All aboard: Penn State Centre Stage presents ‘Titanic’

Maria Wirries, portraying Kate Mullins in the Penn State Centre Stage’s “Titanic,” waved her boarding pass during rehearsal on Sept. 23.
Maria Wirries, portraying Kate Mullins in the Penn State Centre Stage’s “Titanic,” waved her boarding pass during rehearsal on Sept. 23. Photo provided

Picture it — dawn breaks on the eastern horizon while the sea gently laps against the docks of Southampton, England. An early April morning is shrouded with the call of seagulls, haze blanketing the ocean and the world’s largest moving object before your eyes.

Penn State Centre Stage presents the musical “Titanic” through Oct. 17 at the Pavilion Theatre.

Some people believe Maury Yeston’s musical adaptation of the White Star Line disaster of 1912 follows the footsteps of James Cameron’s Academy Award-winning 1997 blockbuster. It does not. A cast of more than two dozen — led by director Courtney Young — pigments a performance canvas charmingly illustrated by various collective strengths; respective ‘golden moments’ by individual actors, solo and ensemble vocal achievements in song and the theatrical open invitation for an audience to be one with an onstage depiction.

No one needs to be told what led up to and unfolded on the night of April 15, 1912, (spoiler alert: the ship sank.) Yeston’s work digs deeper within the personal and relatable qualities of the human spirit within the show’s characters. The musical “Titanic” follows the inner-emotional journeys of the passengers and crew members aboard the historic ocean liner.

Upon entrance and prior to being seated, audience members receive boarding passes from Pavilion Theatre ushers, giving theatregoers a ‘new identity’ and welcoming them aboard the same vessel tranced upon by the actors. A thrust stage bordered by a three-way seating arrangement ceases to create a theatrical performance remembered as anything but intimate.

Richard Roland, a member of the first national tour of “Titanic,” plays shipbuilder Thomas Andrews.

“Playing a character who, in some ways, is asking for forgiveness before he dies is a very powerful experience. Andrews decides that it is ultimately his hubris that is to blame for the disaster, and he accepts his fate, and in that manner, is redeemed,” Roland said.

Julia Hemp plays second-class nostalgic romantic Caroline Neville Clarke and transmits a moment of unequivocal believability in the Act Two ensemble ballad, “We’ll Meet Tomorrow,” a musical moment following an exchange of passenger pandemonium while boarding lifeboats. Beckoning final couple farewell affections, Hemp directs her attention solely on her ship-ridden lover, Charles Clarke. It’s no surprise that an actress who delights public theater galleries with skill also recognizes the process behind a powerful feat such as the one previously acclaimed.

“The connections we establish on stage and with the audience create an intimate atmosphere ... therefore, they see not the actor, but the living, breathing, historical person. That is magical,” Hemp said.

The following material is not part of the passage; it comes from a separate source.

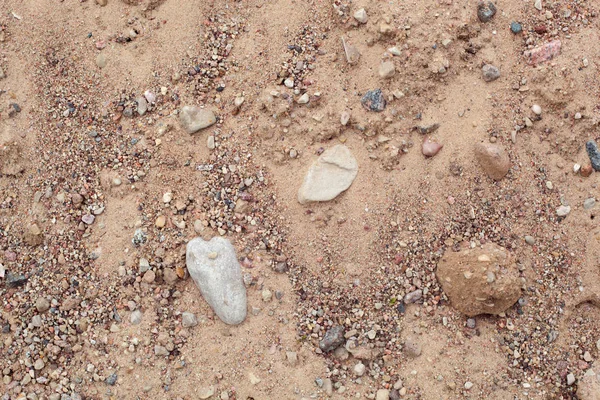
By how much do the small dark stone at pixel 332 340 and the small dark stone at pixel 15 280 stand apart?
1766 millimetres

Notable individual talents that overshadow the occasional pitfalls from misunderstood atmospheres of scene, blocking executions and foundational overused “original” artistic choices within script include sophomore musical theater student, Jonathan Savage. Putting on the mask of two characters (some actors portray up to five characters in this adaptation — hats off to costume designer Shelby Luke,) Savage’s in-and-out flashes of discourse are refreshing. The ‘nosy’ and boisterous ‘gossip girl’ of the ship’s collective cargo, Alice Beane, portrayed by Allsun O’Malley, sets aside any preconceived notions that ‘size matters.’ This petite handful of a talent smashes individual vocal transactions with crisp soprano outputs and comedic conglomerations, all the while maintaining realistic qualities that shape her Alice as a veraciously believable human.